- Directions for this task: Only the lines below from the one with "Encouragement for Tough Times" through the one with "Happier (Kizomba Piano" are to be written out, exactly and without any images.

- Input material:
◆ ◆ ◆ ◆ ◆

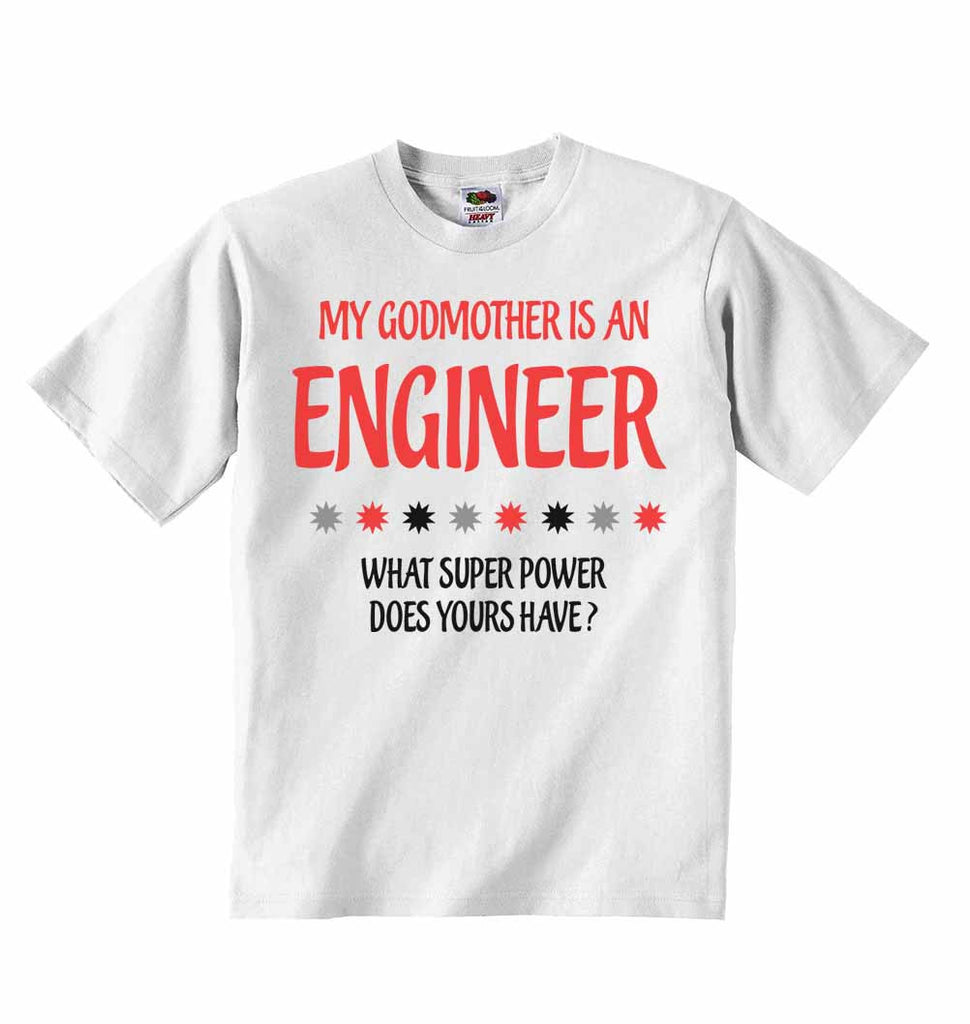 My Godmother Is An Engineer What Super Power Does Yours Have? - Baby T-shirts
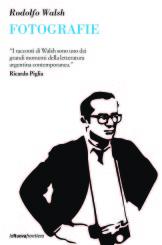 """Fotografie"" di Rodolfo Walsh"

◆ ◆ ◆ ◆ ◆

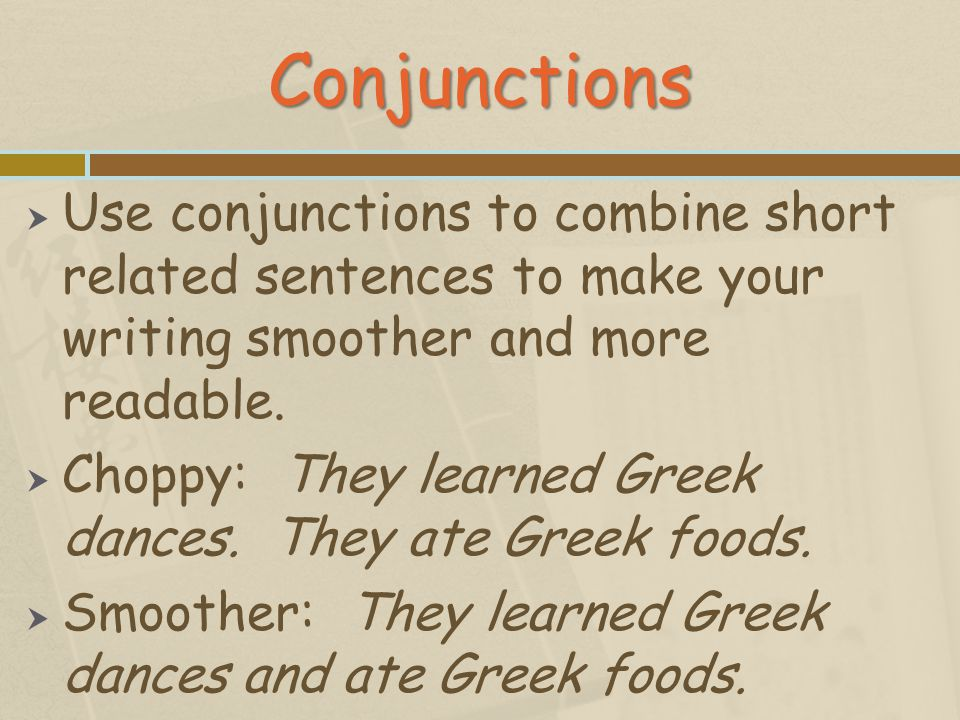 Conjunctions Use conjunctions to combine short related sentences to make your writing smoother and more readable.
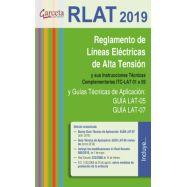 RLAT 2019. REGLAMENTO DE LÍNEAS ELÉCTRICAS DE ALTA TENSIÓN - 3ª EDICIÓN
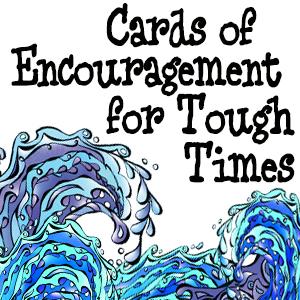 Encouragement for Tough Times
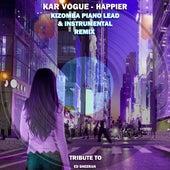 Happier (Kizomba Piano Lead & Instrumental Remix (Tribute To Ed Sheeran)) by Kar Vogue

◆ ◆ ◆ ◆ ◆

- Solution to this task:
 Encouragement for Tough Times
 Happier (Kizomba Piano Lead & Instrumental Remix (Tribute To Ed Sheeran)) by Kar Vogue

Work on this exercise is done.